Segment Open

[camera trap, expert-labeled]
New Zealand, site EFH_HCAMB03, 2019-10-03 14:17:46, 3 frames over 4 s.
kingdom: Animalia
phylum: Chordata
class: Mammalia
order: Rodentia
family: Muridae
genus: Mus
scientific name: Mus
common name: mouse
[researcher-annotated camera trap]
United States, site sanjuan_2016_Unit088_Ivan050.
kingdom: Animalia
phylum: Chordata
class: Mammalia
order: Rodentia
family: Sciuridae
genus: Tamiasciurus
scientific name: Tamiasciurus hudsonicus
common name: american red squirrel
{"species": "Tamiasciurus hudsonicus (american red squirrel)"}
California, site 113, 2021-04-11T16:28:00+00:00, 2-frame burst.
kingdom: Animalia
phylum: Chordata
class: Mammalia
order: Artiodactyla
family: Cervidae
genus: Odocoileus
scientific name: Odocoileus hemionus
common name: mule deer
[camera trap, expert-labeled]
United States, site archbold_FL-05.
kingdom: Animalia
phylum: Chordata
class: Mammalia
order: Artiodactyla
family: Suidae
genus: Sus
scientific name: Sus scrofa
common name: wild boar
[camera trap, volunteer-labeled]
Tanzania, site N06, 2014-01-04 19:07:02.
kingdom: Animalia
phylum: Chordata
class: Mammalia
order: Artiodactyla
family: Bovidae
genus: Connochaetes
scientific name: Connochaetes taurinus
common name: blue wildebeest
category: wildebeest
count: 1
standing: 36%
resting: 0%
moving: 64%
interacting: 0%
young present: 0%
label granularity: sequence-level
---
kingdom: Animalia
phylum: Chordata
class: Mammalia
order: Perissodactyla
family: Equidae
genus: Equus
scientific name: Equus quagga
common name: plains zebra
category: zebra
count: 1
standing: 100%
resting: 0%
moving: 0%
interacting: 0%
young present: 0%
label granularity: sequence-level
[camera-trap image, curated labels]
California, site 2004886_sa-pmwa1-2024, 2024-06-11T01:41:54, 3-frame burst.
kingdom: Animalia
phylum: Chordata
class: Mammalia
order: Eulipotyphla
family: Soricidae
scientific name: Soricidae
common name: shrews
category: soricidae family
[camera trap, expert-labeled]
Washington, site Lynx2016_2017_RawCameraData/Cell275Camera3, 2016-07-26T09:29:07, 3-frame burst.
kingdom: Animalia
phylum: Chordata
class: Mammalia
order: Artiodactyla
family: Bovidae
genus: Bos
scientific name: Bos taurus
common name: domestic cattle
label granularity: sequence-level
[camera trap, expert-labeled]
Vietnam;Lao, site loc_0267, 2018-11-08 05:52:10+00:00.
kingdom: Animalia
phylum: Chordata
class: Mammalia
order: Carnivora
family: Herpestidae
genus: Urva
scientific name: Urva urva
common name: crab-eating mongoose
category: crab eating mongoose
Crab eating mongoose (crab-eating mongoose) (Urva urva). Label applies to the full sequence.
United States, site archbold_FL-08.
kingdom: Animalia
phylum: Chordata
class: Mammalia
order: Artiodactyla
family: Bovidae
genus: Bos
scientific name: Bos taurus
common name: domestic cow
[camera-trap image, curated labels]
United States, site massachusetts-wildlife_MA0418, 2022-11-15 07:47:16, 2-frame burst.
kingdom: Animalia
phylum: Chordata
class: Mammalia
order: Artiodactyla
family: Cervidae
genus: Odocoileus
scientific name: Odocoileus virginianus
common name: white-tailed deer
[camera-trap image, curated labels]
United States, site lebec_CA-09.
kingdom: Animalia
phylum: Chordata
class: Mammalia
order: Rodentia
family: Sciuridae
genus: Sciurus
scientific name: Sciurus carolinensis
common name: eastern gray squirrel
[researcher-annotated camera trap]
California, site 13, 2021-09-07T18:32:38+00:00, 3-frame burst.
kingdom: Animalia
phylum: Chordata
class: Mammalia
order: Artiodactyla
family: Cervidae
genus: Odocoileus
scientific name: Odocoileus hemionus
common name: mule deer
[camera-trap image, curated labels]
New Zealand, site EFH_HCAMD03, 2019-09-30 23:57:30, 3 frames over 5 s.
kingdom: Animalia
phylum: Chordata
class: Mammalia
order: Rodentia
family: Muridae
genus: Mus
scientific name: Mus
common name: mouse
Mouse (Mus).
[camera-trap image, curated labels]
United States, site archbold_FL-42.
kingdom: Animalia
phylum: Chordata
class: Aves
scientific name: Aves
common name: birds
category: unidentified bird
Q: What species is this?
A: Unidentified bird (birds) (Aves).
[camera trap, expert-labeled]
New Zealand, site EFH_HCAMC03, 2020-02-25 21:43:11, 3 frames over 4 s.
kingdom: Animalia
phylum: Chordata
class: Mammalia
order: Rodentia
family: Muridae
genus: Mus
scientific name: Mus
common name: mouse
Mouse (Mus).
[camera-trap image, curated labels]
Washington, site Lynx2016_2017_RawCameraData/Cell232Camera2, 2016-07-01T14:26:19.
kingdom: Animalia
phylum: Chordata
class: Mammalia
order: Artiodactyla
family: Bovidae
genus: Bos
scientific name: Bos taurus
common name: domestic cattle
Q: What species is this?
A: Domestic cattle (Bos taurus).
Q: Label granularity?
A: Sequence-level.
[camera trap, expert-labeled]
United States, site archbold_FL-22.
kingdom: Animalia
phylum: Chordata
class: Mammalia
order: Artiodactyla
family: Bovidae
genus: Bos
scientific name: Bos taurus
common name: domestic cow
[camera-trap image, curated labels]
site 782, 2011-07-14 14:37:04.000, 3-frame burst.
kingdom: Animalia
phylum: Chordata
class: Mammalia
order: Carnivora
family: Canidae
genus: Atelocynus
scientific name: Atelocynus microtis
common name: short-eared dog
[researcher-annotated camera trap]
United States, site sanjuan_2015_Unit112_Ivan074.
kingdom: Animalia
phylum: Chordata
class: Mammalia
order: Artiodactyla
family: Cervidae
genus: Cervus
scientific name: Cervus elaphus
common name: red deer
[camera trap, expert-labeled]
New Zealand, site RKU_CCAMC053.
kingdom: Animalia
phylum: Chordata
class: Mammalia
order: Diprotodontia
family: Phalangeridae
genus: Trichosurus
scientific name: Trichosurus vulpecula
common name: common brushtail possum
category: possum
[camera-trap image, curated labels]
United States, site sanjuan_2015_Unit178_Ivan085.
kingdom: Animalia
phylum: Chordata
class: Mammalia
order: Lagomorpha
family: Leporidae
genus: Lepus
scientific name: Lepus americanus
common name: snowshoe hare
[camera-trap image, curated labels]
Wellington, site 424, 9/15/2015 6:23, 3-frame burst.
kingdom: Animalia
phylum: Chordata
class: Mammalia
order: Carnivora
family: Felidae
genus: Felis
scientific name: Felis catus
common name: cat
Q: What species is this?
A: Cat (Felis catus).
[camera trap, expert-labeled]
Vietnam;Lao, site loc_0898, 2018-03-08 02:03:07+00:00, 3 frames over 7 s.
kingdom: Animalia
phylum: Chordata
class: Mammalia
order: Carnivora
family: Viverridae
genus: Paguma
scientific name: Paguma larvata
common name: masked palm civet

Segment Closed

* The problem
Each entry above needs to be output exactly.

* Result for this task
[camera trap, expert-labeled]
New Zealand, site EFH_HCAMB03, 2019-10-03 14:17:46, 3 frames over 4 s.
kingdom: Animalia
phylum: Chordata
class: Mammalia
order: Rodentia
family: Muridae
genus: Mus
scientific name: Mus
common name: mouse
[researcher-annotated camera trap]
United States, site sanjuan_2016_Unit088_Ivan050.
kingdom: Animalia
phylum: Chordata
class: Mammalia
order: Rodentia
family: Sciuridae
genus: Tamiasciurus
scientific name: Tamiasciurus hudsonicus
common name: american red squirrel
{"species": "Tamiasciurus hudsonicus (american red squirrel)"}
California, site 113, 2021-04-11T16:28:00+00:00, 2-frame burst.
kingdom: Animalia
phylum: Chordata
class: Mammalia
order: Artiodactyla
family: Cervidae
genus: Odocoileus
scientific name: Odocoileus hemionus
common name: mule deer
[camera trap, expert-labeled]
United States, site archbold_FL-05.
kingdom: Animalia
phylum: Chordata
class: Mammalia
order: Artiodactyla
family: Suidae
genus: Sus
scientific name: Sus scrofa
common name: wild boar
[camera trap, volunteer-labeled]
Tanzania, site N06, 2014-01-04 19:07:02.
kingdom: Animalia
phylum: Chordata
class: Mammalia
order: Artiodactyla
family: Bovidae
genus: Connochaetes
scientific name: Connochaetes taurinus
common name: blue wildebeest
category: wildebeest
count: 1
standing: 36%
resting: 0%
moving: 64%
interacting: 0%
young present: 0%
label granularity: sequence-level
---
kingdom: Animalia
phylum: Chordata
class: Mammalia
order: Perissodactyla
family: Equidae
genus: Equus
scientific name: Equus quagga
common name: plains zebra
category: zebra
count: 1
standing: 100%
resting: 0%
moving: 0%
interacting: 0%
young present: 0%
label granularity: sequence-level
[camera-trap image, curated labels]
California, site 2004886_sa-pmwa1-2024, 2024-06-11T01:41:54, 3-frame burst.
kingdom: Animalia
phylum: Chordata
class: Mammalia
order: Eulipotyphla
family: Soricidae
scientific name: Soricidae
common name: shrews
category: soricidae family
[camera trap, expert-labeled]
Washington, site Lynx2016_2017_RawCameraData/Cell275Camera3, 2016-07-26T09:29:07, 3-frame burst.
kingdom: Animalia
phylum: Chordata
class: Mammalia
order: Artiodactyla
family: Bovidae
genus: Bos
scientific name: Bos taurus
common name: domestic cattle
label granularity: sequence-level
[camera trap, expert-labeled]
Vietnam;Lao, site loc_0267, 2018-11-08 05:52:10+00:00.
kingdom: Animalia
phylum: Chordata
class: Mammalia
order: Carnivora
family: Herpestidae
genus: Urva
scientific name: Urva urva
common name: crab-eating mongoose
category: crab eating mongoose
Crab eating mongoose (crab-eating mongoose) (Urva urva). Label applies to the full sequence.
United States, site archbold_FL-08.
kingdom: Animalia
phylum: Chordata
class: Mammalia
order: Artiodactyla
family: Bovidae
genus: Bos
scientific name: Bos taurus
common name: domestic cow
[camera-trap image, curated labels]
United States, site massachusetts-wildlife_MA0418, 2022-11-15 07:47:16, 2-frame burst.
kingdom: Animalia
phylum: Chordata
class: Mammalia
order: Artiodactyla
family: Cervidae
genus: Odocoileus
scientific name: Odocoileus virginianus
common name: white-tailed deer
[camera-trap image, curated labels]
United States, site lebec_CA-09.
kingdom: Animalia
phylum: Chordata
class: Mammalia
order: Rodentia
family: Sciuridae
genus: Sciurus
scientific name: Sciurus carolinensis
common name: eastern gray squirrel
[researcher-annotated camera trap]
California, site 13, 2021-09-07T18:32:38+00:00, 3-frame burst.
kingdom: Animalia
phylum: Chordata
class: Mammalia
order: Artiodactyla
family: Cervidae
genus: Odocoileus
scientific name: Odocoileus hemionus
common name: mule deer
[camera-trap image, curated labels]
New Zealand, site EFH_HCAMD03, 2019-09-30 23:57:30, 3 frames over 5 s.
kingdom: Animalia
phylum: Chordata
class: Mammalia
order: Rodentia
family: Muridae
genus: Mus
scientific name: Mus
common name: mouse
Mouse (Mus).
[camera-trap image, curated labels]
United States, site archbold_FL-42.
kingdom: Animalia
phylum: Chordata
class: Aves
scientific name: Aves
common name: birds
category: unidentified bird
Q: What species is this?
A: Unidentified bird (birds) (Aves).
[camera trap, expert-labeled]
New Zealand, site EFH_HCAMC03, 2020-02-25 21:43:11, 3 frames over 4 s.
kingdom: Animalia
phylum: Chordata
class: Mammalia
order: Rodentia
family: Muridae
genus: Mus
scientific name: Mus
common name: mouse
Mouse (Mus).
[camera-trap image, curated labels]
Washington, site Lynx2016_2017_RawCameraData/Cell232Camera2, 2016-07-01T14:26:19.
kingdom: Animalia
phylum: Chordata
class: Mammalia
order: Artiodactyla
family: Bovidae
genus: Bos
scientific name: Bos taurus
common name: domestic cattle
Q: What species is this?
A: Domestic cattle (Bos taurus).
Q: Label granularity?
A: Sequence-level.
[camera trap, expert-labeled]
United States, site archbold_FL-22.
kingdom: Animalia
phylum: Chordata
class: Mammalia
order: Artiodactyla
family: Bovidae
genus: Bos
scientific name: Bos taurus
common name: domestic cow
[camera-trap image, curated labels]
site 782, 2011-07-14 14:37:04.000, 3-frame burst.
kingdom: Animalia
phylum: Chordata
class: Mammalia
order: Carnivora
family: Canidae
genus: Atelocynus
scientific name: Atelocynus microtis
common name: short-eared dog
[researcher-annotated camera trap]
United States, site sanjuan_2015_Unit112_Ivan074.
kingdom: Animalia
phylum: Chordata
class: Mammalia
order: Artiodactyla
family: Cervidae
genus: Cervus
scientific name: Cervus elaphus
common name: red deer
[camera trap, expert-labeled]
New Zealand, site RKU_CCAMC053.
kingdom: Animalia
phylum: Chordata
class: Mammalia
order: Diprotodontia
family: Phalangeridae
genus: Trichosurus
scientific name: Trichosurus vulpecula
common name: common brushtail possum
category: possum
[camera-trap image, curated labels]
United States, site sanjuan_2015_Unit178_Ivan085.
kingdom: Animalia
phylum: Chordata
class: Mammalia
order: Lagomorpha
family: Leporidae
genus: Lepus
scientific name: Lepus americanus
common name: snowshoe hare
[camera-trap image, curated labels]
Wellington, site 424, 9/15/2015 6:23, 3-frame burst.
kingdom: Animalia
phylum: Chordata
class: Mammalia
order: Carnivora
family: Felidae
genus: Felis
scientific name: Felis catus
common name: cat
Q: What species is this?
A: Cat (Felis catus).
[camera trap, expert-labeled]
Vietnam;Lao, site loc_0898, 2018-03-08 02:03:07+00:00, 3 frames over 7 s.
kingdom: Animalia
phylum: Chordata
class: Mammalia
order: Carnivora
family: Viverridae
genus: Paguma
scientific name: Paguma larvata
common name: masked palm civet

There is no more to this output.